In fact, the same goes with David and Paul that we’ve looked at this morning. Sure you could say that they’re superheroes from the Bible-but it had nothing to do with their own power-it had everything to do with God’s power at work within them. Remember what Paul said-we’ll put it back up on the screen-2 Corinthians 12:9. Paul wasn’t a superhero anymore than Elijah was, anymore than you and are. He was a weak, normal, ordinary human just like us-but he let the extraordinary power of God rest upon him. And you and I can too. Back to Point 2: Who’s the Person of Prayer: You and me praying fervently and faithfully-because prayer harnesses us to the power of God that can accomplish amazing things; things that glorify God and build His kingdom. If you look back at verse17-in the Greek it literally reads Elijah was a man with a nature like ours and he prayed with prayer. James is being really redundant-prayed with prayer. Our English translations will say prayed fervently or prayed earnestly but James is being redundant because he’s trying to clearly make the point that Elijah prayed-and he wasn’t distracted, he wasn’t doing something else while he spoke to God, he didn’t have something else on his mind or wasn’t trying to multi-task or juggle ten things at once. His heart and mind were focused on God and he prayed. And that’s exactly what you and I are called to do. To have honest, focused, earnest conversation with God. It doesn’t have to be fancy or poetic. God’s not impressed with how many big theological words you can squeeze into your prayer. In fact, God’s not even impressed with how long you pray-as if a thirty minute prayer somehow does more than a five minute prayer. He just simply wants to hear from your heart. He wants you to say, Lord, might Your will be done in my life and in the lives of the people I’m praying for. Might You answer this prayer in a way that glorifies Your name and helps us to grow in You. Accomplish Your purposes through my prayer. That’s it. But how often are we distracted or not focused or just saying words to say words? Warren Wiersbe, p 384:

Many people do not pray in their prayers. They just lazily say religious words, and their hearts are not in the prayers.

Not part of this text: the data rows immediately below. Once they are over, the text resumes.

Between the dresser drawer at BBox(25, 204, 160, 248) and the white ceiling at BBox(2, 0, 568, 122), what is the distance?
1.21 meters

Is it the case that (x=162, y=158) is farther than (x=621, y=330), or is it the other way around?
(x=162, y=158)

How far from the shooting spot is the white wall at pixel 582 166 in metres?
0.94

Might we be a people who pray from the heart! Anything half-hearted won’t do. If you find your mind wandering or your mouth speaking lazily-which we’ve all done-then stop, refocus and pour out your heart to God. At the bottom of the bulletin, you’ll see the question-God wants me to be praying about _____. What would you put in there? What’s He laid on your heart? He wants you to talk with Him and believe that He will accomplish supernatural things you would have never imagined!